(Spatial reasoning dataset excerpts)
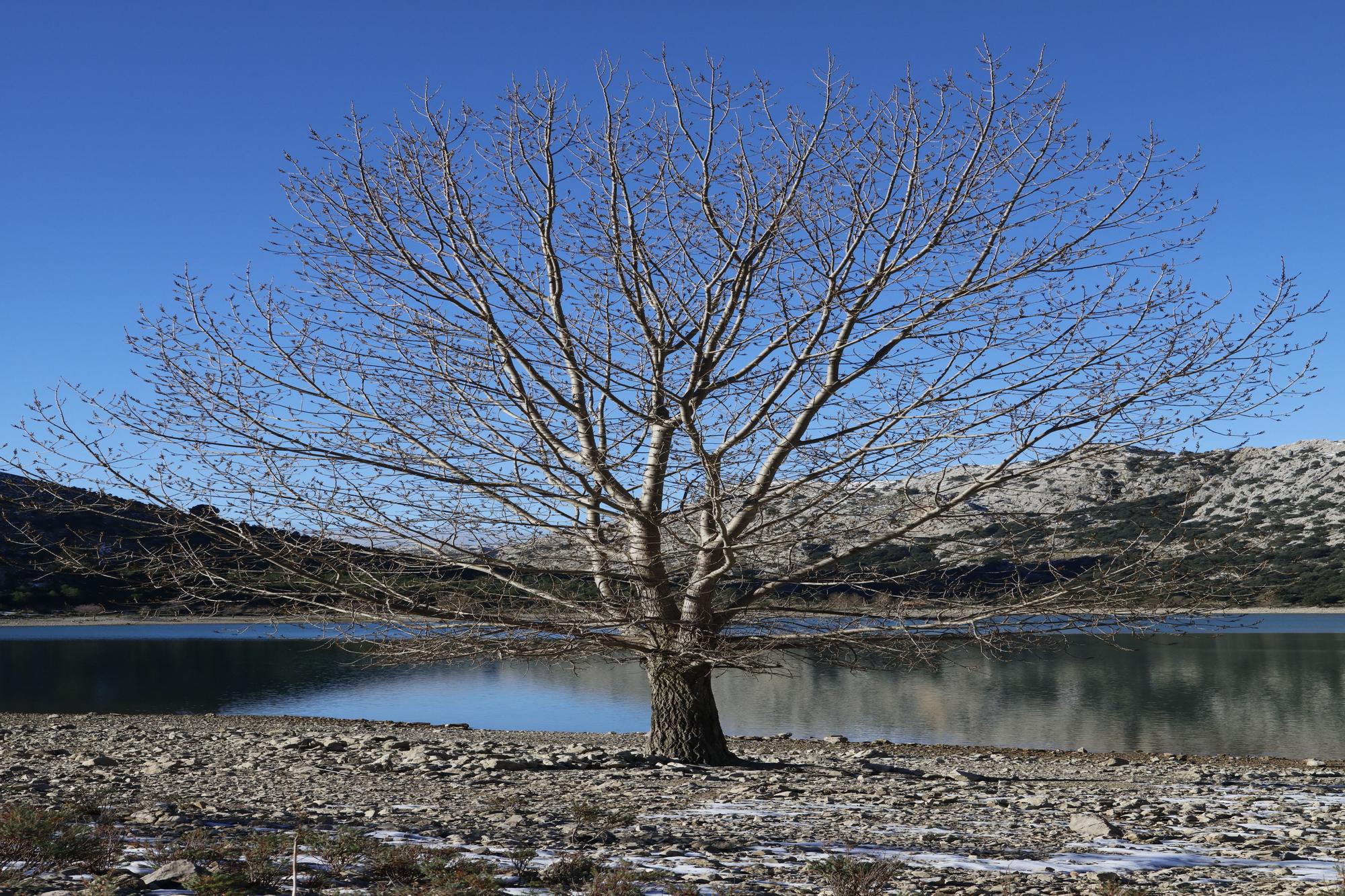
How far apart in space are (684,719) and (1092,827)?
475cm

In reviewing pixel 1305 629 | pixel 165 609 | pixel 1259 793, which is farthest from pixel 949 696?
pixel 1305 629

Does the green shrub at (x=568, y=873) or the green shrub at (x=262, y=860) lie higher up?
the green shrub at (x=262, y=860)

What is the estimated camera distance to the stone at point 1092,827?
20.8 feet

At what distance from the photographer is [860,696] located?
28984 millimetres

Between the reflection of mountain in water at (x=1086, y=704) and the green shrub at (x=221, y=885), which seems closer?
the green shrub at (x=221, y=885)

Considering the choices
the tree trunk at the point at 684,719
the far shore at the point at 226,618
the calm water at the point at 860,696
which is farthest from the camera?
the calm water at the point at 860,696

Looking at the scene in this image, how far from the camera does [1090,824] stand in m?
6.52

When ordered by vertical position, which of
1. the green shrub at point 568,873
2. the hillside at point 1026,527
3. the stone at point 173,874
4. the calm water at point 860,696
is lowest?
the calm water at point 860,696

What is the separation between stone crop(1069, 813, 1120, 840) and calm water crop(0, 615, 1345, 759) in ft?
11.6

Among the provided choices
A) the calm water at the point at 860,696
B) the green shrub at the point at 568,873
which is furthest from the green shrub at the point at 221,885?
the calm water at the point at 860,696

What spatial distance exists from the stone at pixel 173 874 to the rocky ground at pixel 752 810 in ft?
0.26

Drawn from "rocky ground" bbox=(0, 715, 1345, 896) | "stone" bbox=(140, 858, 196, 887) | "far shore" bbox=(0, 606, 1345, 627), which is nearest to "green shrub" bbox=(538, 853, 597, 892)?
"rocky ground" bbox=(0, 715, 1345, 896)

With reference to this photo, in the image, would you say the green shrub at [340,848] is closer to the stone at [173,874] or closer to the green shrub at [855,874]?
the stone at [173,874]

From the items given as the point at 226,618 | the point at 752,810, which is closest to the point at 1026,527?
the point at 752,810
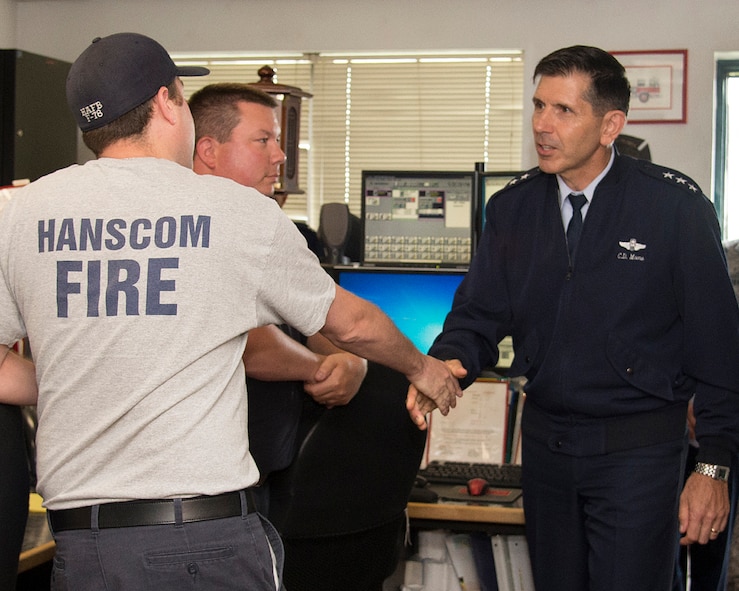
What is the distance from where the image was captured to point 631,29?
5789mm

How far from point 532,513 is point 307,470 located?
0.53 m

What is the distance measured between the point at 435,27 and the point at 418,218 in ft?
11.0

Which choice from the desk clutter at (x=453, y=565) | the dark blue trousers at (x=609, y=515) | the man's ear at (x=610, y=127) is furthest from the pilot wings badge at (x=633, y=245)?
the desk clutter at (x=453, y=565)

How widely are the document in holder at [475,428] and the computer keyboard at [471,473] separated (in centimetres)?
6

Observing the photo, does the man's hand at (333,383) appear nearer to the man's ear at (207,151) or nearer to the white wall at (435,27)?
the man's ear at (207,151)

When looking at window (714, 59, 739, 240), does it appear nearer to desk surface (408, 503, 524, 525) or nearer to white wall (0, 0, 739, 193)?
white wall (0, 0, 739, 193)

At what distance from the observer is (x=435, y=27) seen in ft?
20.0

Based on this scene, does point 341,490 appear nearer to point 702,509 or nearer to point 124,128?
point 702,509

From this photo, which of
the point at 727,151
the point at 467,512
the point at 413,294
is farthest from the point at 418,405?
the point at 727,151

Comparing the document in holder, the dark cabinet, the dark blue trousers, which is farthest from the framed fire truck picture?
the dark blue trousers

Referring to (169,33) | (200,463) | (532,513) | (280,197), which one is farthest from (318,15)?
(200,463)

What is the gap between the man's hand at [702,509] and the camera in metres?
1.91

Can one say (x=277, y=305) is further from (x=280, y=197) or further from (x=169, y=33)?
(x=169, y=33)

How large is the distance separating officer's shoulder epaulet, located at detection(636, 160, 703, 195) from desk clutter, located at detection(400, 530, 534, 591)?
1052 millimetres
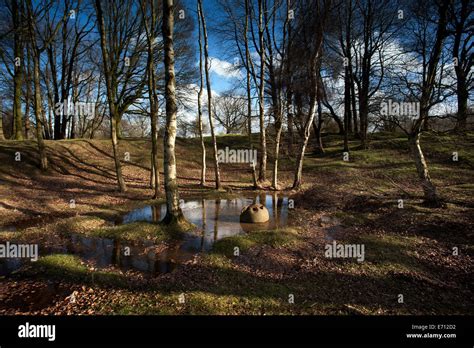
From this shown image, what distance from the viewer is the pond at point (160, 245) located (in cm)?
710

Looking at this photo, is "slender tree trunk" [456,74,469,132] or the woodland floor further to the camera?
"slender tree trunk" [456,74,469,132]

**SET EXERCISE:** Quote every record above exactly, omitting any pictures they contain.

**RESULT OF THE TASK:**
How far apart in space are (684,719) and (1092,827)?
475cm

In reviewing pixel 1305 629 | pixel 165 609 | pixel 1259 793, which is farthest from pixel 949 696?
pixel 1305 629

Does the green shrub at (x=568, y=873) or the green shrub at (x=262, y=860) lie higher up?
the green shrub at (x=262, y=860)

What is the estimated camera distance to the stone at point 1092,827?
20.8 feet

At what distance from the photographer is [860,696] located?
28984 millimetres

Between the reflection of mountain in water at (x=1086, y=704) and the green shrub at (x=221, y=885), which seems closer?
the green shrub at (x=221, y=885)

Considering the choices
the tree trunk at the point at 684,719
the far shore at the point at 226,618
the calm water at the point at 860,696
which is farthest from the camera?
the calm water at the point at 860,696

Looking at the scene in this image, how far from the camera does [1090,824] stand in m?
6.52

When ordered by vertical position, which of
1. the green shrub at point 568,873
2. the hillside at point 1026,527
3. the stone at point 173,874
4. the calm water at point 860,696
is lowest?
the calm water at point 860,696

What is the separation between stone crop(1069, 813, 1120, 840) and calm water crop(0, 615, 1345, 759) in ft?
11.6

Among the provided choices
A) the calm water at the point at 860,696
B) the green shrub at the point at 568,873
which is furthest from the green shrub at the point at 221,885?
the calm water at the point at 860,696

What spatial distance exists from the stone at pixel 173 874 to the rocky ground at pixel 752 810 in ft?
0.26

Drawn from "rocky ground" bbox=(0, 715, 1345, 896) | "stone" bbox=(140, 858, 196, 887) | "far shore" bbox=(0, 606, 1345, 627), which is nearest to "green shrub" bbox=(538, 853, 597, 892)?
"rocky ground" bbox=(0, 715, 1345, 896)

With reference to this photo, in the image, would you say the green shrub at [340,848] is closer to the stone at [173,874] or closer to the green shrub at [855,874]?
the stone at [173,874]

From the items given as the point at 226,618 | the point at 752,810, which is closest to the point at 1026,527?
the point at 752,810
What is the distance from where the image was captured to point 631,29?
5789mm

How far from point 532,513 is point 307,470 located?
0.53 m

What is the distance measured between the point at 435,27 and the point at 418,218 in ft?
11.0

Which choice from the desk clutter at (x=453, y=565) | the dark blue trousers at (x=609, y=515) | the man's ear at (x=610, y=127) is furthest from the pilot wings badge at (x=633, y=245)?
the desk clutter at (x=453, y=565)

How widely are the document in holder at [475,428] and the computer keyboard at [471,473] separated (in centimetres)?
6

Observing the photo, does the man's hand at (333,383) appear nearer to the man's ear at (207,151) or nearer to the white wall at (435,27)?
the man's ear at (207,151)

When looking at window (714, 59, 739, 240), does it appear nearer to desk surface (408, 503, 524, 525) or nearer to white wall (0, 0, 739, 193)?
white wall (0, 0, 739, 193)

At what distance from the observer is (x=435, y=27) seen in ft?
20.0

Based on this scene, does point 341,490 appear nearer to point 702,509 or nearer to point 124,128?
point 702,509

From this photo, which of
the point at 727,151
the point at 467,512
the point at 413,294
is farthest from the point at 418,405?
the point at 727,151

Comparing the document in holder, the dark cabinet, the dark blue trousers, which is farthest from the framed fire truck picture?
the dark blue trousers

Referring to (169,33) | (200,463) | (532,513) | (280,197), which one is farthest from (318,15)?
(200,463)

What is the gap between the man's hand at [702,509] and the camera in metres?
1.91

Can one say (x=277, y=305) is further from (x=280, y=197) or further from (x=169, y=33)?
(x=169, y=33)

How large is the distance separating officer's shoulder epaulet, located at detection(636, 160, 703, 195) from desk clutter, located at detection(400, 530, 534, 591)?
1052 millimetres
From this shown image, what distance from the viewer is the pond at point (160, 245) located (in cm)?
710

Looking at this photo, is "slender tree trunk" [456,74,469,132] or the woodland floor further to the camera?
"slender tree trunk" [456,74,469,132]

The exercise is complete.